The behavior of the cytoplasmic calcium and buffer complex b(x,t)= [Ca B] can be modeled by the following initial/boundary value problems (see [6]):

$$\frac{\partial c}{\partial t}=D_{\text{Ca}}\frac{{\partial }^{2}c}{\partial x^2}+(k_{-}b-k_{+}c(B_T-b))-F_{\text{Ca}}-\alpha \frac{\partial S}{\partial t}$$ (6)

$$\frac{\partial b}{\partial t}=D_B\frac{{\partial }^{2}b}{\partial x^2}-(k_{–}b-k_{+}c(B_T-b))$$ (7)

where F_Ca is the transmembrane calcium flow. For the diffusion experiments

$$F_{\text{Ca}}=0$$ (8)

and for the interaction experiment

$$F_{\text{Ca}}=q(f_{\text{CNG}}{J}_{\text{CNG}}+J_X)$$ (9)

where f_CNG reflects the fraction of the CNG current carried by Ca²⁺ and q = (2FA)⁻¹ is the factor that converts the local current into a flux of Ca²⁺. (F is the Faraday constant and A is the cross-sectional area of the cilium.) We neglect any of the Ca²⁺ pumps as no ATP is supplied. B_T is the total concentration of buffer (complex plus free buffer) and

$$S(x,t)=B_S{\rho }_{\text{Cl}}(x)F(c(x,t))$$

is the number of bound Ca²⁺ ions (to the Cl(Ca) ion channels) and B_S (molecules/channel) is the number of binding sites. We neglect any reactions with calmodulin; there is no evidence in our experimental current traces of a strong current decay that would be due to calcium–calmodulin feedback.

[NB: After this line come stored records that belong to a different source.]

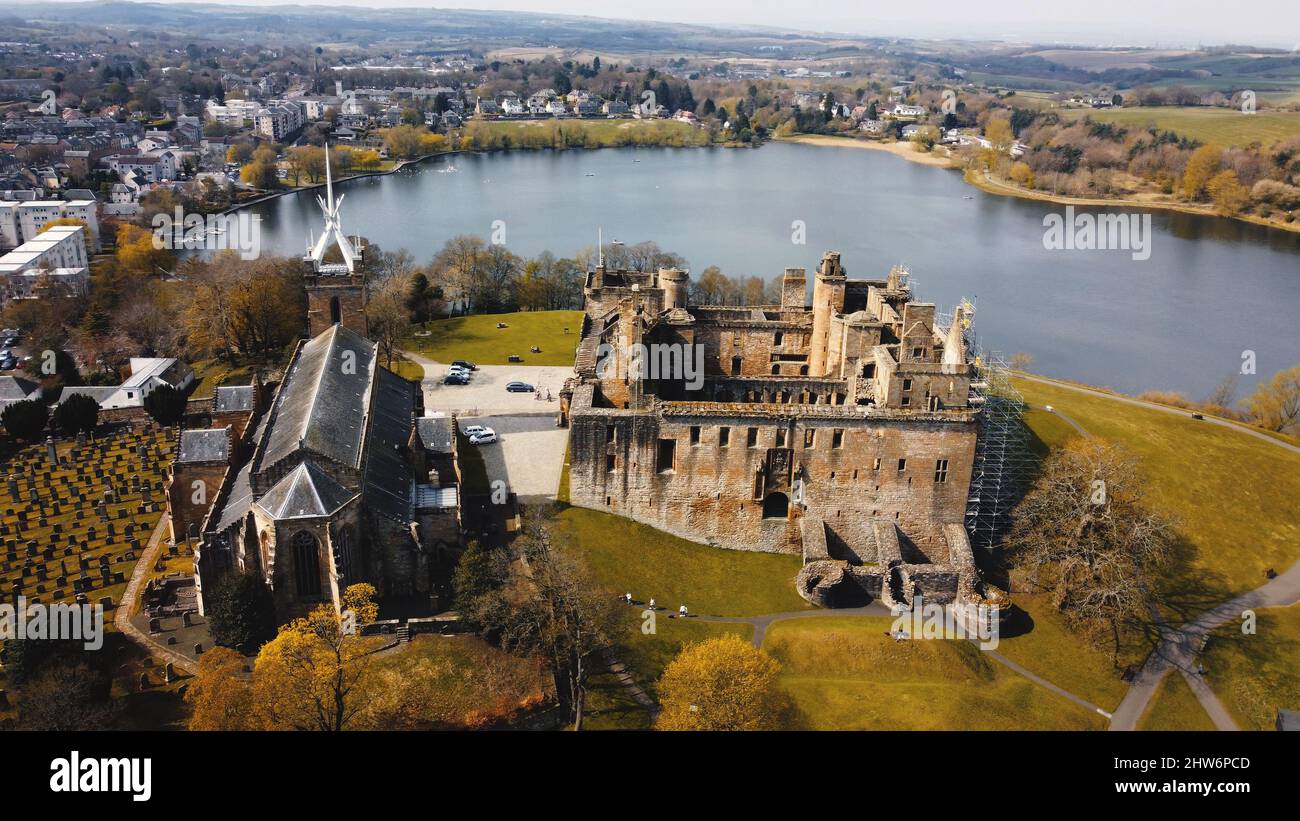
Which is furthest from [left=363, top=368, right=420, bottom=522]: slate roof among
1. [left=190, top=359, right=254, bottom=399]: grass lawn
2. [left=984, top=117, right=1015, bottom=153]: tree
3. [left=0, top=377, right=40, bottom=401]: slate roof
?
[left=984, top=117, right=1015, bottom=153]: tree

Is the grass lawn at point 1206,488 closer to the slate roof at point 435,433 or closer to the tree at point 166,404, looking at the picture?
the slate roof at point 435,433

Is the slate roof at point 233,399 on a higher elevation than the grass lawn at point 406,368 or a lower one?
higher

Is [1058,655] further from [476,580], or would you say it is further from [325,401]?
[325,401]

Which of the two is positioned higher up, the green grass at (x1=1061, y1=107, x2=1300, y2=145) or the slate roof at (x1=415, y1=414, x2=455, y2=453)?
the green grass at (x1=1061, y1=107, x2=1300, y2=145)

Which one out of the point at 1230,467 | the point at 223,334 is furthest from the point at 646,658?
the point at 223,334

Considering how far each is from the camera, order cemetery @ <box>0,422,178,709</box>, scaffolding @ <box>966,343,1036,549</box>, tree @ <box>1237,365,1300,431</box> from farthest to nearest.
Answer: tree @ <box>1237,365,1300,431</box>, scaffolding @ <box>966,343,1036,549</box>, cemetery @ <box>0,422,178,709</box>

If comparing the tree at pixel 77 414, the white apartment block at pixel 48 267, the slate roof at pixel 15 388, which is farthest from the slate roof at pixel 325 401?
the white apartment block at pixel 48 267

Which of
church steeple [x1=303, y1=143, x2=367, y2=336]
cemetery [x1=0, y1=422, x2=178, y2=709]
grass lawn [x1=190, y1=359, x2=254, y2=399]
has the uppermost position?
church steeple [x1=303, y1=143, x2=367, y2=336]

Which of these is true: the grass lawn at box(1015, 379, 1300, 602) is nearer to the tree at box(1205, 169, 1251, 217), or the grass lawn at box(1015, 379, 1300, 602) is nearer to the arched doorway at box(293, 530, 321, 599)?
the arched doorway at box(293, 530, 321, 599)

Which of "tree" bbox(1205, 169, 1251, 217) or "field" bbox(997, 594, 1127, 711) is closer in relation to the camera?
"field" bbox(997, 594, 1127, 711)
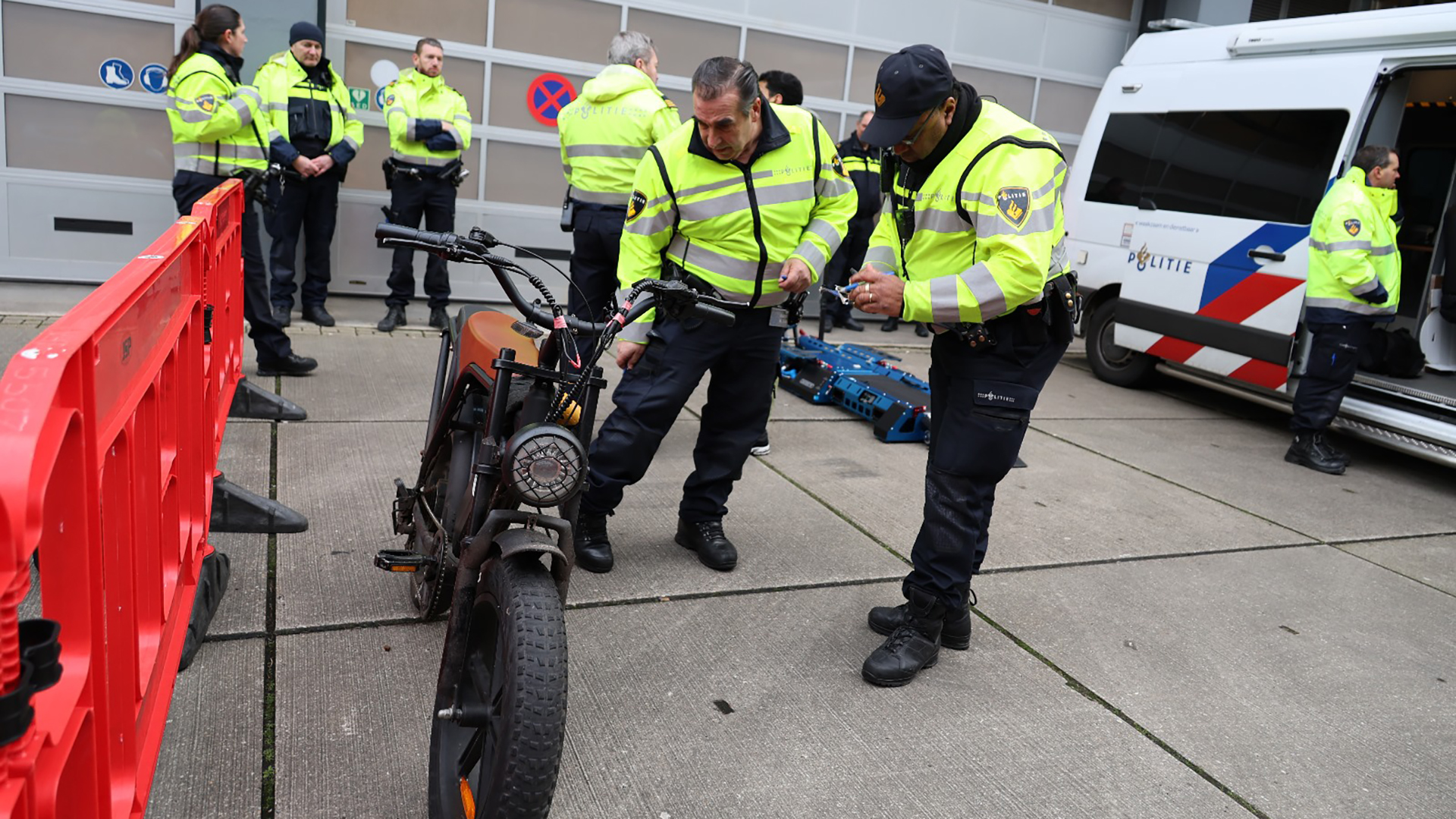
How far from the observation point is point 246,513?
3648mm

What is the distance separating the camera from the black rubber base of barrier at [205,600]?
284 cm

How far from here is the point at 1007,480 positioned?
538 centimetres

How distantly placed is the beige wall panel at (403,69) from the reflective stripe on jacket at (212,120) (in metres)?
1.70

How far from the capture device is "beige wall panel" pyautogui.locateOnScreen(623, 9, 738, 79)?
8.79 meters

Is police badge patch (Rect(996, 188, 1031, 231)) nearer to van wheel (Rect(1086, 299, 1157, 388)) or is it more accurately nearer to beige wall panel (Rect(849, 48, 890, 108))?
van wheel (Rect(1086, 299, 1157, 388))

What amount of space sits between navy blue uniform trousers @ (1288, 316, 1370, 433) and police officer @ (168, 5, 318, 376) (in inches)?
229

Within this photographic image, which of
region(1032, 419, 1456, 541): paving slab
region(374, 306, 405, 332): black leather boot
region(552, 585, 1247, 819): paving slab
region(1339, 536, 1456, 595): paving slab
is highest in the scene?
region(374, 306, 405, 332): black leather boot

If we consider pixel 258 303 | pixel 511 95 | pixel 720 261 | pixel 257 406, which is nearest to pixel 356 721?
pixel 720 261

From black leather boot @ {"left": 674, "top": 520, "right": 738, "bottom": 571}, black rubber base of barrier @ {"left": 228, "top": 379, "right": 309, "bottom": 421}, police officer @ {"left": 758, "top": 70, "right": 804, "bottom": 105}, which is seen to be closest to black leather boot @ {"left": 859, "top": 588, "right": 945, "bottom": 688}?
black leather boot @ {"left": 674, "top": 520, "right": 738, "bottom": 571}

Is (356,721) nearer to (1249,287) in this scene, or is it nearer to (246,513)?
(246,513)

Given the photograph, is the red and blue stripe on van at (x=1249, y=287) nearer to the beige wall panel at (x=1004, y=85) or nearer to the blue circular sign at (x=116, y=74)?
the beige wall panel at (x=1004, y=85)

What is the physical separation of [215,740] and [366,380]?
150 inches

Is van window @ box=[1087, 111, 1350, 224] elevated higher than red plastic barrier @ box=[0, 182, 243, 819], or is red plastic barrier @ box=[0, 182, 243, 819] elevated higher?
van window @ box=[1087, 111, 1350, 224]

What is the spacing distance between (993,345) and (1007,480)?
8.02 feet
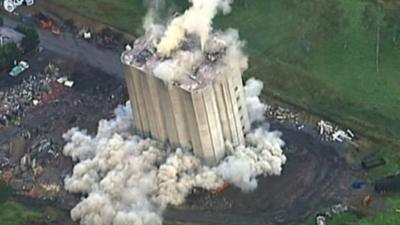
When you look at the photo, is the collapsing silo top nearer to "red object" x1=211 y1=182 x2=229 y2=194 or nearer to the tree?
"red object" x1=211 y1=182 x2=229 y2=194

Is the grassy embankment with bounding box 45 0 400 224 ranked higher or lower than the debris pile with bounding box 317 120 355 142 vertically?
higher

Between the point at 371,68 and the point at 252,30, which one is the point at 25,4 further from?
the point at 371,68

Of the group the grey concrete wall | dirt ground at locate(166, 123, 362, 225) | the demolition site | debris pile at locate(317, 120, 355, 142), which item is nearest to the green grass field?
the demolition site

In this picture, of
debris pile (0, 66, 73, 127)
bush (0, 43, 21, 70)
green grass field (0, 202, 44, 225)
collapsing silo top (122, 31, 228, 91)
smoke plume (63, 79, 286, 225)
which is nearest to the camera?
collapsing silo top (122, 31, 228, 91)

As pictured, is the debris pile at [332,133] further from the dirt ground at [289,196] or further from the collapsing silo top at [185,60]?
the collapsing silo top at [185,60]

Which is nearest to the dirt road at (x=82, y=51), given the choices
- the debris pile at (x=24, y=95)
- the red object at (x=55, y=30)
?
the red object at (x=55, y=30)

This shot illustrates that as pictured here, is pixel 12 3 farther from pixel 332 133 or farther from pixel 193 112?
pixel 332 133

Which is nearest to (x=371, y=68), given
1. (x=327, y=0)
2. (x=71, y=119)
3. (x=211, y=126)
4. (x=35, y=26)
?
(x=327, y=0)
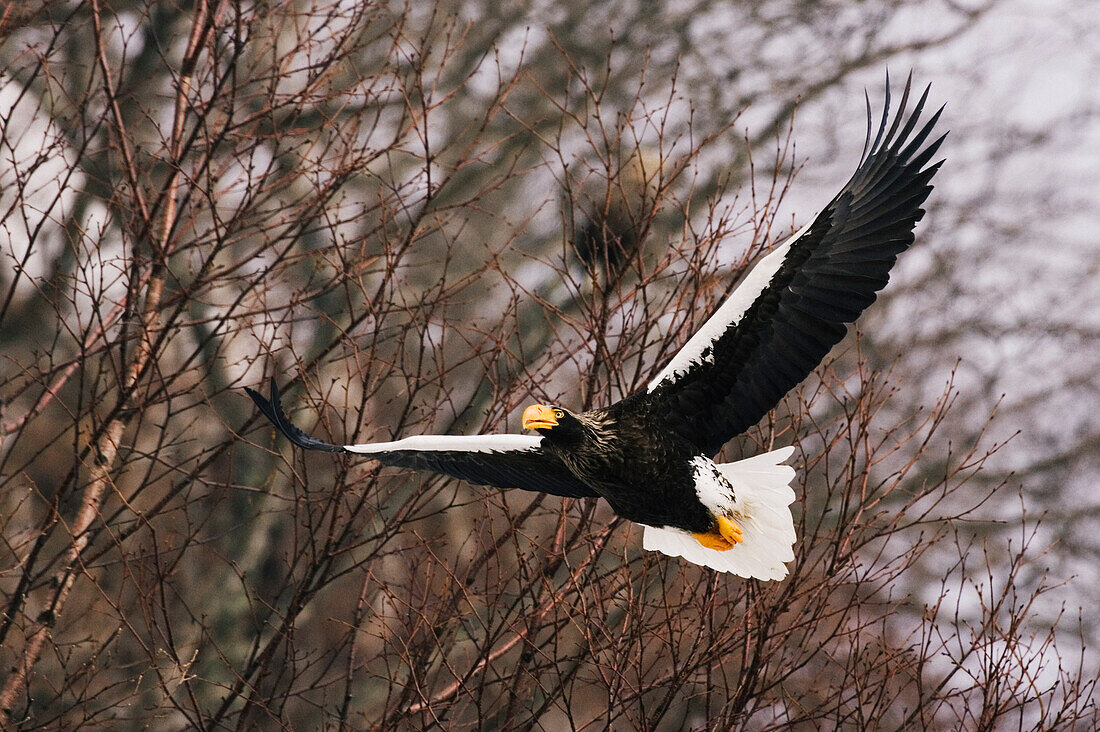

Assuming that the RBA is appropriate (buffer reaction is faster than the other processes involving calcium) we set K = k₋/k₊ then combine (6) and (7) to obtain (see [6])

$$\frac{\partial c}{\partial t}=\frac{1}{1+\theta }\left[\frac{{\partial }^2}{\partial x^2}\left(D_{\text{Ca}}c+D_B{B}_T\frac{c}{K+c}\right)-F_{\text{Ca}}-\alpha B_S{\rho }_{\text{Cl}}{F}^{\prime }(c)\frac{\partial c}{\partial t}\right]$$ (10)

where

$$b=\frac{B_{T}c}{K+c}\text{and}\theta =\frac{B_{T}K}{{(K+c)}^2}$$

The model for the evolution of calcium is complete after adding the BCs

$$c(0,·)=c_{\text{Bulk}}\text{and}\frac{\partial c}{\partial x}(L,·)=0$$ (11)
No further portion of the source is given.